▶ Exercício proposto
Dê continuidade à reportagem sobre a queda da desigualdade de renda no Brasil a partir da última frase apresentada.

▶ Trecho para leitura
1 de março de 2013

Desigualdade diminui no Brasil e sobe nos outros Brics





Marcelo Neri, presidente do Ipea: alguns países mostraram interesse em programas brasileiros, como o Bolsa Família.



Conjuntura, Valor Económico, 1/3/2013

Diferença de renda no Brasil é a menor desde a década de 60

Tainara Machado

A desigualdade de renda no Brasil, embora ainda bastante elevada para padrões internacionais, atingiu em 2011 o menor patamar desde a década de 60, segundo dados da Pesquisa Nacional por Amostra de Domicílio (Pnad) compilados pelo Instituto de Pesquisa Econômica Aplicada (Ipea).
O movimento observado no Brasil ocorreu na contramão da tendência mundial, já que em dois terços dos países houve aumento da desigualdade no período recente, segundo a Unesco. Locomotivas do crescimento global na última década, a Índia e a China, por exemplo, não conseguiram avançar com distribuição de renda, embora tenham reduzido os níveis de pobreza.

▶ Dados fornecidos
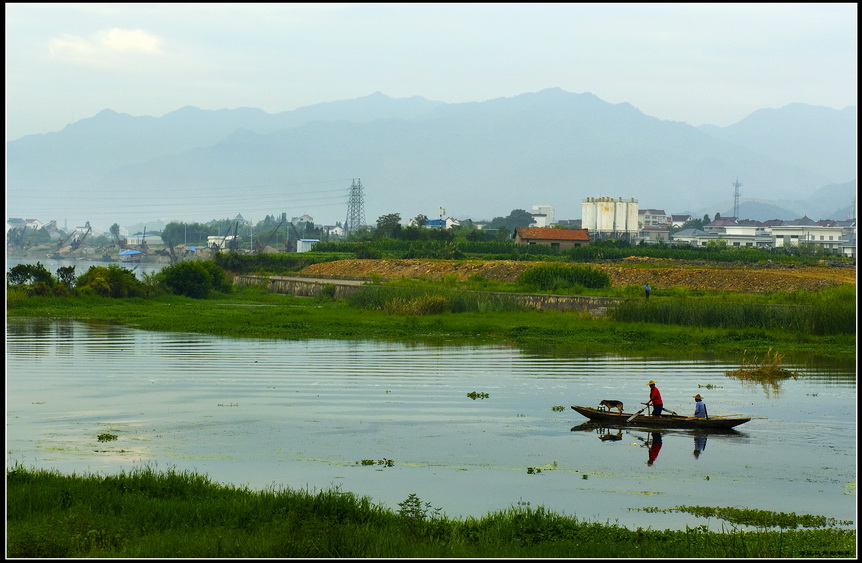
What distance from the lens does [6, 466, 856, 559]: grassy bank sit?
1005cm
--
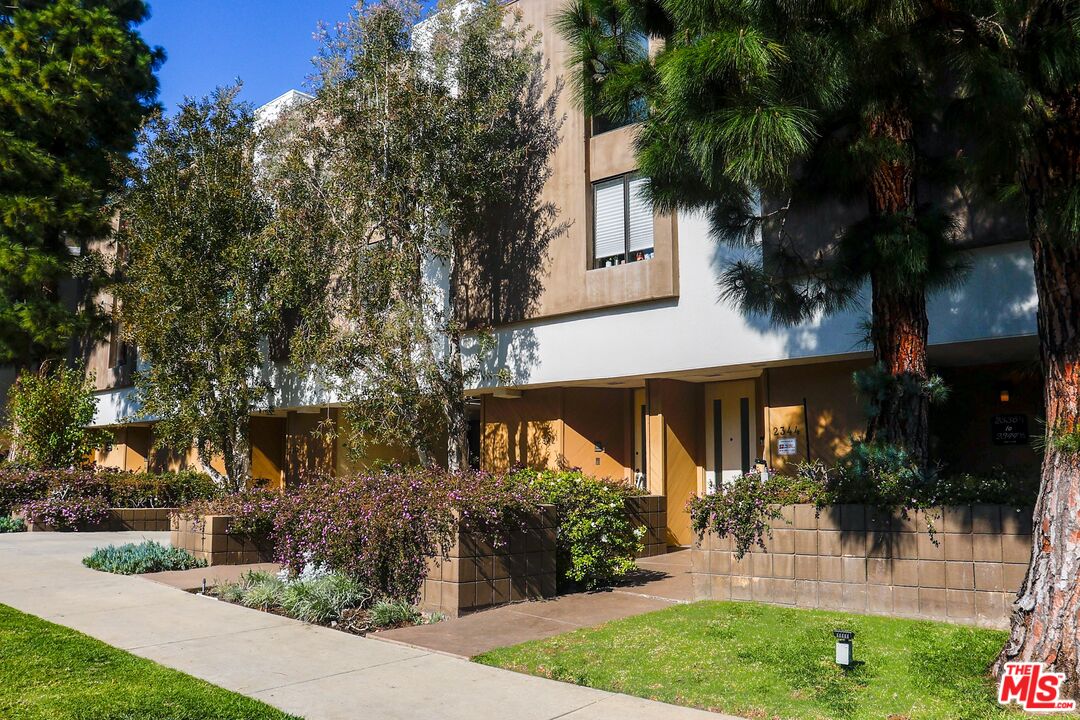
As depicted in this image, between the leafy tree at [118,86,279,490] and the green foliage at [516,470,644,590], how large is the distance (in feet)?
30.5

▶ Resposta ao exercício
No Brasil, o coeficiente de Gini, indicador que é referência na medição da distribuição de renda, alcançou em 1990 o pico para os últimos 50 anos, quando marcou 0,607 pontos, de acordo com levantamento feito pelo Ipea. Desde então, o índice traçou uma curva decrescente e caiu para 0,527 em 2011, patamar semelhante ao observado no início da década de 60, quando esse acompanhamento começou a ser feito no país.
A redução foi significativa no período. Economistas costumam ressaltar que, no caso do índice de Gini, a segunda casa decimal tem destacada importância, porque a escala varia apenas de zero a um, sendo que coeficiente um significaria que apenas um único indivíduo concentra toda a renda da sociedade. Em zero, todas as pessoas teriam a mesma renda.
Segundo comunicado do Ipea intitulado "A Década Inclusiva", a renda do trabalho foi essencial para a forte - e inédita -- redução de desigualdade no Brasil nos últimos dez anos, responsável por cerca de dois terços da queda de pouco mais de 10% do coeficiente de Gini no período. Ao mesmo tempo, ressalta o instituto, sem as políticas de redistribuição de renda patrocinadas pelo Estado brasileiro desde o início dos anos 2000, a desigualdade teria caído 36% a menos na década passada.
Marcelo Neri, presidente do Ipea, afirma que alguns países onde há aumento da concentração de riqueza, como é o caso da China, já mostraram interesse em programas brasileiros, como o Bolsa Família. Lá, assim como no Brasil das décadas de 60 e 70, houve redução da pobreza, mas a renda ficou mais concentrada.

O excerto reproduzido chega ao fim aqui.